- **PROBLEM DESCRIPTION**: The listing must be reproduced in full, exactly as it stands.

|---|

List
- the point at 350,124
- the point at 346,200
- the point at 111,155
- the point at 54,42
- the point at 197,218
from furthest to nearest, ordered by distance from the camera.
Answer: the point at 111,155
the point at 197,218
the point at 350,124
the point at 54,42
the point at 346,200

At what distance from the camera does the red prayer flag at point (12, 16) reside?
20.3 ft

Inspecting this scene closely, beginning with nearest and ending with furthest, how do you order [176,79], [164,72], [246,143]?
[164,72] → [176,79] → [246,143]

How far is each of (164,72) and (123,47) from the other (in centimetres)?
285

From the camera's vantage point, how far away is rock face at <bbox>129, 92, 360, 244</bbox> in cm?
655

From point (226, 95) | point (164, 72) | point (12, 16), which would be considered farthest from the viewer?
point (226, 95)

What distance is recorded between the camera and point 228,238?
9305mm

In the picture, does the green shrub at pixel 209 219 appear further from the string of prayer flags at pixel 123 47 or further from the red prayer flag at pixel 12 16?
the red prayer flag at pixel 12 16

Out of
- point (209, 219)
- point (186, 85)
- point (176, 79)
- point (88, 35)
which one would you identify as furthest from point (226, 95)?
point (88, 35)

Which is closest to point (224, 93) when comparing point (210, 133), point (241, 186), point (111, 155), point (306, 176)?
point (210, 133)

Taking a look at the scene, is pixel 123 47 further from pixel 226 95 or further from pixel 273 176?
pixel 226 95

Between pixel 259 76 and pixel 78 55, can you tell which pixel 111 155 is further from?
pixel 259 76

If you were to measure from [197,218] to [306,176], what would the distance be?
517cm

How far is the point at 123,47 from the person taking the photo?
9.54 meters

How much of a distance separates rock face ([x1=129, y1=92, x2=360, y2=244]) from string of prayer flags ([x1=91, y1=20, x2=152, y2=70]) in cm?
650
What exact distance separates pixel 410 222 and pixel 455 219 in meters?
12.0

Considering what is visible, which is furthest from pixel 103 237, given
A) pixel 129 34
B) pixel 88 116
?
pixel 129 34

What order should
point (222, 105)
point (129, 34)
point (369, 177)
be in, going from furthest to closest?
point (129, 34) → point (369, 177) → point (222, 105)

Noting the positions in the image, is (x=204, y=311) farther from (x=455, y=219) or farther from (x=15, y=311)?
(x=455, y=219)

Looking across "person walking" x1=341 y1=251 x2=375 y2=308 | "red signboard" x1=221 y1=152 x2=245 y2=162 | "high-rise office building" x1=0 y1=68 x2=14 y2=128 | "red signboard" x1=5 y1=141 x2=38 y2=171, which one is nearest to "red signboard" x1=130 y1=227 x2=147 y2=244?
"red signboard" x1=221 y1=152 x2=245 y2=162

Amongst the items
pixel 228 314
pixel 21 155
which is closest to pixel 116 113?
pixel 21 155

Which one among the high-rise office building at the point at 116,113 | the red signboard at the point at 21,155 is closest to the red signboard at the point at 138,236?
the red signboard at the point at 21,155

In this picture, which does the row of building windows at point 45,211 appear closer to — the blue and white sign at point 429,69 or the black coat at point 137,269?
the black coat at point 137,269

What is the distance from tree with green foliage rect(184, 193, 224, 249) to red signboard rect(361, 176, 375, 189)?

|---|

- **TASK ANSWER**:
List
- the point at 350,124
- the point at 346,200
- the point at 111,155
- the point at 54,42
- the point at 197,218
from furthest to nearest, ordered by distance from the camera.
Answer: the point at 111,155
the point at 197,218
the point at 350,124
the point at 54,42
the point at 346,200

At what distance from the camera does the red prayer flag at point (12, 16) reside?
20.3 ft

Inspecting this scene closely, beginning with nearest and ending with furthest, how do you order [176,79], [164,72], [246,143]?
[164,72] → [176,79] → [246,143]

How far is each of (164,72) and (123,47) from the other (in centimetres)?
285

From the camera's vantage point, how far away is rock face at <bbox>129, 92, 360, 244</bbox> in cm?
655

From point (226, 95) | point (164, 72) | point (12, 16), which would be considered farthest from the viewer?
point (226, 95)

What distance is recorded between the camera and point 228,238?
9305mm

In the picture, does the green shrub at pixel 209 219 appear further from the string of prayer flags at pixel 123 47 or further from the red prayer flag at pixel 12 16?
the red prayer flag at pixel 12 16

Out of
- point (209, 219)
- point (186, 85)
- point (176, 79)
- point (88, 35)
which one would you identify as furthest from point (226, 95)?
point (88, 35)

Which is closest to point (224, 93) when comparing point (210, 133), point (241, 186), point (111, 155), point (306, 176)?
point (210, 133)

Taking a look at the scene, is pixel 123 47 further from pixel 226 95 or further from pixel 273 176?
pixel 226 95

Between pixel 259 76 and pixel 78 55, can you tell which pixel 111 155 is further from?
pixel 259 76

If you were to measure from [197,218] to [306,176], what would the distance be?
517cm

How far is the point at 123,47 from the person taking the photo?
9.54 meters

How much of a distance separates rock face ([x1=129, y1=92, x2=360, y2=244]) from string of prayer flags ([x1=91, y1=20, x2=152, y2=70]) in cm?
650
What exact distance separates pixel 410 222 and pixel 455 219 in meters?
12.0

Considering what is visible, which is furthest from pixel 103 237, given
A) pixel 129 34
B) pixel 88 116
?
pixel 129 34

What order should
point (222, 105)
point (129, 34)
point (369, 177)
be in, going from furthest to closest?
point (129, 34) → point (369, 177) → point (222, 105)

Noting the positions in the image, is (x=204, y=311) farther from (x=455, y=219) or farther from (x=15, y=311)?
(x=455, y=219)

Looking across "person walking" x1=341 y1=251 x2=375 y2=308 | "red signboard" x1=221 y1=152 x2=245 y2=162 | "high-rise office building" x1=0 y1=68 x2=14 y2=128 | "red signboard" x1=5 y1=141 x2=38 y2=171, which one is nearest to "red signboard" x1=130 y1=227 x2=147 y2=244?
"red signboard" x1=221 y1=152 x2=245 y2=162

Amongst the items
pixel 228 314
pixel 21 155
which is closest to pixel 116 113?
pixel 21 155

Which one among the high-rise office building at the point at 116,113 | the red signboard at the point at 21,155 is closest to the red signboard at the point at 138,236?
the red signboard at the point at 21,155

In this picture, which does the row of building windows at point 45,211 appear closer to — the blue and white sign at point 429,69 or the black coat at point 137,269?
the black coat at point 137,269

What is the distance from tree with green foliage rect(184, 193, 224, 249) to red signboard rect(361, 176, 375, 189)?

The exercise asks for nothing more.